SOURCE EXTRACT
%%
Biography from the Archives of askART

In the 1980's, George Condo, born in Concord, New Hampshire, arrived in New York, after having been in California, and became close friends with members of Andy Warhol's Factory including Julian Schnabel, Jean-Michel Basquiat and Keith Haring.  He collaborated with the heroes of the Beat Generation, William S. Burroughs and Allen Ginsberg.  Of this time, it was written: "His work was governed by the reworking of the Old Masters, in a lyric universe in which the human being is decomposed in a multiplicity of non-human beings merged from his own unconsciousness: 'I conceive artistic language as my own natural reactions, a combination of rational and irrational.' " (denoirmont)

He worked together successfully with Burroughs, which included a visit to Burroughs in Lawrence, Kansas.  Condo said:  "We both disintegrated in each other's presence and became a third being." However, each retained their individuality as well with Condo contributing a cartoon aspect to their conceptual sculpture of layered images.

Though his work, qualified as a "figurative abstraction", it is quite impossible to determinate a frontier between representation and abstraction, between academic art and avant-garde, between popular imagery and High Art.  His female figures are described as ferocious and highly aggressive types and are intended to dispel any sense of submissiveness or timidity.

Condo, who remains known primarily for his cartoon-like portraits has also turned to sculpture with works that include jazz themes---monumental stainless steel letters spelling out the names of music legends like Miles Davis and Charlie Parker.  His sculptural works also include abstract bronzes and 32 busts of invented deities, a group of works inspired by the 9-11 terrorist attacks.
%%
AVAILABLE DATA
%%
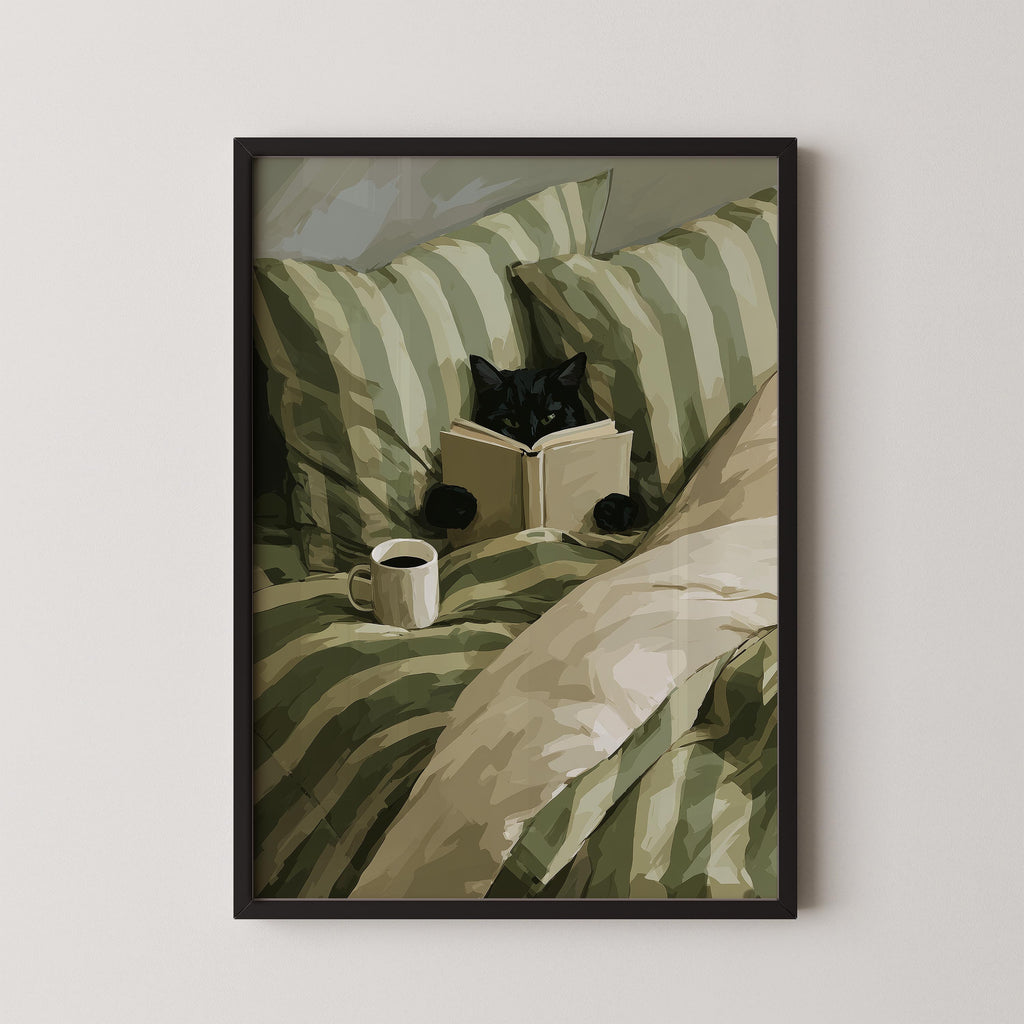 A black cat is lying in bed, reading a book while holding a cup of coffee.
%%
WHAT YOU ARE ASKED TO DO
Answer these from the George Condo biography:
(a) In what town and state was Condo born?
(b) In what town did Condo visit Burroughs?
(c) How many busts of invented deities did Condo make?
The data above are separate from the biography.

ANSWER TO THE PROBLEM
(a) Concord, New Hampshire
(b) Lawrence, Kansas
(c) 32